### Set problem
Copy every one of the following rows word for word, leaving each coordinate, bracket and punctuation mark unchanged.

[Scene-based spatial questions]

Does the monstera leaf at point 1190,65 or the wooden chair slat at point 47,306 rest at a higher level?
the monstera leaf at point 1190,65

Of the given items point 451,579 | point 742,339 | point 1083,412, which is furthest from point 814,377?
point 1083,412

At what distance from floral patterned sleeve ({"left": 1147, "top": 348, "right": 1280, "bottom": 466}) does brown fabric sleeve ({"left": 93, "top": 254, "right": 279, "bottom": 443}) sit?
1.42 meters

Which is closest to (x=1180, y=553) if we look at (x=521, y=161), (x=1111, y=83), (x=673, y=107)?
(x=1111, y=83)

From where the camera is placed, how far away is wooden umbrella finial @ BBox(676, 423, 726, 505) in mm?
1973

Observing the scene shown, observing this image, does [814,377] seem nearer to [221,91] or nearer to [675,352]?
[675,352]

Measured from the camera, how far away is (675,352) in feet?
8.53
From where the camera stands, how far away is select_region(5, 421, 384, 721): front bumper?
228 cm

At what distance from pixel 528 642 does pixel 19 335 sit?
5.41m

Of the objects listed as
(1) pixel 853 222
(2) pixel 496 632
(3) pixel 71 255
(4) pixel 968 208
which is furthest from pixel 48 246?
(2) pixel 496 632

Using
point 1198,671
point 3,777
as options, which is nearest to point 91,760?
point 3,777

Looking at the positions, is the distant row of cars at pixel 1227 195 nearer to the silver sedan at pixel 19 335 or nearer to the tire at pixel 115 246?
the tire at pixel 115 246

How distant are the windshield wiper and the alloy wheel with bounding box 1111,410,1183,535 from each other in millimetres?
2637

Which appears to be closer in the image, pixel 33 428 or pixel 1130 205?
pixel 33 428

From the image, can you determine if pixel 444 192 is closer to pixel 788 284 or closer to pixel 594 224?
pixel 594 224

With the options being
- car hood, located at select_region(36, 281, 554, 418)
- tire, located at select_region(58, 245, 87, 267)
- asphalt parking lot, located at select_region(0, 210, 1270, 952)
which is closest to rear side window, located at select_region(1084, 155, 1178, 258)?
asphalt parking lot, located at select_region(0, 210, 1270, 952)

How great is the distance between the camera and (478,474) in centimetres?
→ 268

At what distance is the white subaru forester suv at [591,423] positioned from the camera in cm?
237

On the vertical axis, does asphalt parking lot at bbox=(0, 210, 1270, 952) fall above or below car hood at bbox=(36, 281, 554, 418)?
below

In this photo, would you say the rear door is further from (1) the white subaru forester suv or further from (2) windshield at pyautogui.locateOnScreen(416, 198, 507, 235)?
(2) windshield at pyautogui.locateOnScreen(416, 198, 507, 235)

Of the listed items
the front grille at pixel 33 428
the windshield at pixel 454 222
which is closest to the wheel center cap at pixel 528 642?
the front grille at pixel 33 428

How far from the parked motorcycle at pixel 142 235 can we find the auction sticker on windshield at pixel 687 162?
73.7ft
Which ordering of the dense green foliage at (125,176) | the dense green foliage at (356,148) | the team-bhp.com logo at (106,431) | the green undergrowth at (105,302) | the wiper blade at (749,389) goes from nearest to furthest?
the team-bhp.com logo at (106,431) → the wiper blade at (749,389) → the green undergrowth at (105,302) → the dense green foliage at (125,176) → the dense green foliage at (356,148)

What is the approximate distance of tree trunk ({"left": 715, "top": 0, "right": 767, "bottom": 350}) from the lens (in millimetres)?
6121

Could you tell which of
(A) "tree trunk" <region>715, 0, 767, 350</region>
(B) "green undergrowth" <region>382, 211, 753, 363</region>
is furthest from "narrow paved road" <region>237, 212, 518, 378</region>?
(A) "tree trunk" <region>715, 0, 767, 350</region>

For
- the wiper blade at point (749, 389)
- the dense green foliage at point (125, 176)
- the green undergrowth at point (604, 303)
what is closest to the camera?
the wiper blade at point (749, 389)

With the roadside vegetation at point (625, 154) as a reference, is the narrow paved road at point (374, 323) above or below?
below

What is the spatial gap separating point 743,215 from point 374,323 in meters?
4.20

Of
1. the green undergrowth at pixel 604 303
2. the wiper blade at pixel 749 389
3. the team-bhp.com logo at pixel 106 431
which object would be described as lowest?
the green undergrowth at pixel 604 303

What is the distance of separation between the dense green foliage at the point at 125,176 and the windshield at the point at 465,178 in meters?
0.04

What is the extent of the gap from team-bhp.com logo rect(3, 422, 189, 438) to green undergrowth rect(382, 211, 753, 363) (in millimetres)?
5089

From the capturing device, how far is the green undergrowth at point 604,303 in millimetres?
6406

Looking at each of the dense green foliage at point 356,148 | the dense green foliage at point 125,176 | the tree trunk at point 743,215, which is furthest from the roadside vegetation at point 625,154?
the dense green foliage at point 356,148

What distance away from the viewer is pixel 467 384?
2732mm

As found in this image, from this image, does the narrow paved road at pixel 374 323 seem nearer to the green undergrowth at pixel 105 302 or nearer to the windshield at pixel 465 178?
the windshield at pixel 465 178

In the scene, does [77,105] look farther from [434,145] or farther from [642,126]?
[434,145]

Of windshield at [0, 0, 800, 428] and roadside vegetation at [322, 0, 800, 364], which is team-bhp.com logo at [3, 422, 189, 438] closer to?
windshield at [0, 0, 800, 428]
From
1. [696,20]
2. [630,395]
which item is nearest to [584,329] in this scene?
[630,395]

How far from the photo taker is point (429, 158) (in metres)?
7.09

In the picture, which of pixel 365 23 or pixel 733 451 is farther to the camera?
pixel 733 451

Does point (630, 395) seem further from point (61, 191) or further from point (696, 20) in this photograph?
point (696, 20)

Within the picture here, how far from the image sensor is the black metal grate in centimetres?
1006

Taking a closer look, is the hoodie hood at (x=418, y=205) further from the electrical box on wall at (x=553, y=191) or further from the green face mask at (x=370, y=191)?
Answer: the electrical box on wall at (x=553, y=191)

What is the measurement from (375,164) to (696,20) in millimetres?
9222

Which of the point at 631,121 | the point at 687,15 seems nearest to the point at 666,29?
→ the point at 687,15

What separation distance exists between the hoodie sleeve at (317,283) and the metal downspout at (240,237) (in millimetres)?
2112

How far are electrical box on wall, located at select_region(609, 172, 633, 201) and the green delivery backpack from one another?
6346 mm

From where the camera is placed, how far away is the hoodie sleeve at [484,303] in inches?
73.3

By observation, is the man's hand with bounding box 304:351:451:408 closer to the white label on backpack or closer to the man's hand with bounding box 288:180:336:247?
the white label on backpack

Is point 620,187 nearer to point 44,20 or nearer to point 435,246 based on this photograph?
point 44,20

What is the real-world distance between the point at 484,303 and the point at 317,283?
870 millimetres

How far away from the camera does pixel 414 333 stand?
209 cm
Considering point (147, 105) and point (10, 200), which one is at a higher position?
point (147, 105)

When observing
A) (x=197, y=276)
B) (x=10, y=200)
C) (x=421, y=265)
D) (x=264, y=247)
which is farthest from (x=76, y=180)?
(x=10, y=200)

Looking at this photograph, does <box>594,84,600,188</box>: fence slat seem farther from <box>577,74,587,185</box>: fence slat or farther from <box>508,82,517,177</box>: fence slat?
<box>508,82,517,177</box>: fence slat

### Result
Does the monstera leaf at point 1190,65 or the wooden chair slat at point 47,306 rest at a higher level?
the monstera leaf at point 1190,65

Of the given items point 451,579 | point 742,339 | point 1083,412, which is furthest from point 814,377?
point 1083,412

At what distance from floral patterned sleeve ({"left": 1147, "top": 348, "right": 1280, "bottom": 466}) does brown fabric sleeve ({"left": 93, "top": 254, "right": 279, "bottom": 443}) sit?
1.42 meters

Which is closest to (x=1180, y=553) if we look at (x=521, y=161), (x=1111, y=83), (x=673, y=107)?
(x=1111, y=83)

From where the camera is placed, how far away is wooden umbrella finial @ BBox(676, 423, 726, 505) in mm?
1973

Observing the scene shown, observing this image, does [814,377] seem nearer to [221,91] or nearer to [675,352]?
[675,352]

Measured from the camera, how far away is (675,352) in feet?
8.53
From where the camera stands, how far away is select_region(5, 421, 384, 721): front bumper?
228 cm

At what distance from pixel 528 642 does pixel 19 335 sit?
5.41m

Of the objects listed as
(1) pixel 853 222
(2) pixel 496 632
(3) pixel 71 255
(4) pixel 968 208
which is furthest from pixel 48 246?
(2) pixel 496 632

Using
point 1198,671
point 3,777
as options, which is nearest to point 91,760?
point 3,777

Looking at the positions, is the distant row of cars at pixel 1227 195 nearer to the silver sedan at pixel 19 335 or nearer to the tire at pixel 115 246?
the tire at pixel 115 246

How distant are the windshield wiper and the alloy wheel with bounding box 1111,410,1183,535 from each other in millimetres?
2637

Which appears to be closer in the image, pixel 33 428 or pixel 1130 205?
pixel 33 428

From the image, can you determine if pixel 444 192 is closer to pixel 788 284 or closer to pixel 594 224?
pixel 594 224

With the options being
- car hood, located at select_region(36, 281, 554, 418)
- tire, located at select_region(58, 245, 87, 267)
- asphalt parking lot, located at select_region(0, 210, 1270, 952)
which is closest to rear side window, located at select_region(1084, 155, 1178, 258)?
asphalt parking lot, located at select_region(0, 210, 1270, 952)

How great is the distance between the camera and (478,474) in centimetres?
→ 268

At what distance is the white subaru forester suv at [591,423] positioned from the camera in cm?
237

On the vertical axis, does asphalt parking lot at bbox=(0, 210, 1270, 952) fall above or below car hood at bbox=(36, 281, 554, 418)?
below

In this photo, would you say the rear door is further from (1) the white subaru forester suv or further from (2) windshield at pyautogui.locateOnScreen(416, 198, 507, 235)?
(2) windshield at pyautogui.locateOnScreen(416, 198, 507, 235)

Of the listed items
the front grille at pixel 33 428
the windshield at pixel 454 222
which is closest to the wheel center cap at pixel 528 642?
the front grille at pixel 33 428

How far from the parked motorcycle at pixel 142 235 can we find the auction sticker on windshield at pixel 687 162?
73.7ft
Which ordering of the dense green foliage at (125,176) | the dense green foliage at (356,148) | the team-bhp.com logo at (106,431) | the green undergrowth at (105,302) | the wiper blade at (749,389) goes from nearest to furthest?
the team-bhp.com logo at (106,431) → the wiper blade at (749,389) → the green undergrowth at (105,302) → the dense green foliage at (125,176) → the dense green foliage at (356,148)

What is the approximate distance of tree trunk ({"left": 715, "top": 0, "right": 767, "bottom": 350}) from the lens (in millimetres)?
6121

Could you tell which of
(A) "tree trunk" <region>715, 0, 767, 350</region>
(B) "green undergrowth" <region>382, 211, 753, 363</region>
is furthest from "narrow paved road" <region>237, 212, 518, 378</region>?
(A) "tree trunk" <region>715, 0, 767, 350</region>

For
- the wiper blade at point (749, 389)
- the dense green foliage at point (125, 176)
- the green undergrowth at point (604, 303)
what is closest to the camera?
the wiper blade at point (749, 389)

With the roadside vegetation at point (625, 154) as a reference, is the narrow paved road at point (374, 323) above or below?
below

What is the spatial gap separating point 743,215 from point 374,323 in meters?
4.20

Of
1. the green undergrowth at pixel 604 303
2. the wiper blade at pixel 749 389
3. the team-bhp.com logo at pixel 106 431
which object would be described as lowest?
the green undergrowth at pixel 604 303

What is the distance of separation between the dense green foliage at the point at 125,176 and the windshield at the point at 465,178 in meters?
0.04

What is the extent of the gap from team-bhp.com logo rect(3, 422, 189, 438) to green undergrowth rect(382, 211, 753, 363) (in millimetres)?
5089

From the capturing device, how far is the green undergrowth at point 604,303 in millimetres?
6406

Looking at each of the dense green foliage at point 356,148 | the dense green foliage at point 125,176 | the tree trunk at point 743,215, which is furthest from the roadside vegetation at point 625,154?
the dense green foliage at point 356,148

What distance away from the viewer is pixel 467 384?
2732mm

As found in this image, from this image, does the narrow paved road at pixel 374 323 seem nearer to the green undergrowth at pixel 105 302 or nearer to the windshield at pixel 465 178?
the windshield at pixel 465 178

In the scene, does [77,105] look farther from [434,145] or farther from [642,126]?
[434,145]

Of windshield at [0, 0, 800, 428] and roadside vegetation at [322, 0, 800, 364], which is team-bhp.com logo at [3, 422, 189, 438] closer to?
windshield at [0, 0, 800, 428]
From
1. [696,20]
2. [630,395]
which item is nearest to [584,329] in this scene?
[630,395]

How far from the photo taker is point (429, 158) (in metres)?
7.09

In the picture, which of pixel 365 23 or pixel 733 451 is farther to the camera?
pixel 733 451

Does point (630, 395) seem further from point (61, 191) or further from point (696, 20) in this photograph?
point (696, 20)

Within the picture here, how far from the image sensor is the black metal grate in centimetres?
1006

Taking a closer look, is the hoodie hood at (x=418, y=205) further from the electrical box on wall at (x=553, y=191) or further from the green face mask at (x=370, y=191)?
Answer: the electrical box on wall at (x=553, y=191)

What is the measurement from (375,164) to (696,20) in millimetres?
9222

Which of the point at 631,121 | the point at 687,15 seems nearest to the point at 666,29?
→ the point at 687,15

What separation distance exists between the hoodie sleeve at (317,283) and the metal downspout at (240,237) (in millimetres)?
2112

How far are electrical box on wall, located at select_region(609, 172, 633, 201) and the green delivery backpack from one another?
6346 mm

From where the camera is placed, how far away is the hoodie sleeve at [484,303] in inches?
73.3

By observation, is the man's hand with bounding box 304:351:451:408 closer to the white label on backpack or closer to the man's hand with bounding box 288:180:336:247?
the white label on backpack

Is point 620,187 nearer to point 44,20 or nearer to point 435,246 based on this photograph?
point 44,20

What is the real-world distance between the point at 484,303 and the point at 317,283?
870 millimetres

How far away from the camera does pixel 414 333 stand?
209 cm
Considering point (147, 105) and point (10, 200), which one is at a higher position?
point (147, 105)

When observing
A) (x=197, y=276)
B) (x=10, y=200)
C) (x=421, y=265)
D) (x=264, y=247)
which is farthest from (x=76, y=180)?
(x=10, y=200)

Looking at this photograph, does <box>594,84,600,188</box>: fence slat seem farther from <box>577,74,587,185</box>: fence slat or farther from <box>508,82,517,177</box>: fence slat?
<box>508,82,517,177</box>: fence slat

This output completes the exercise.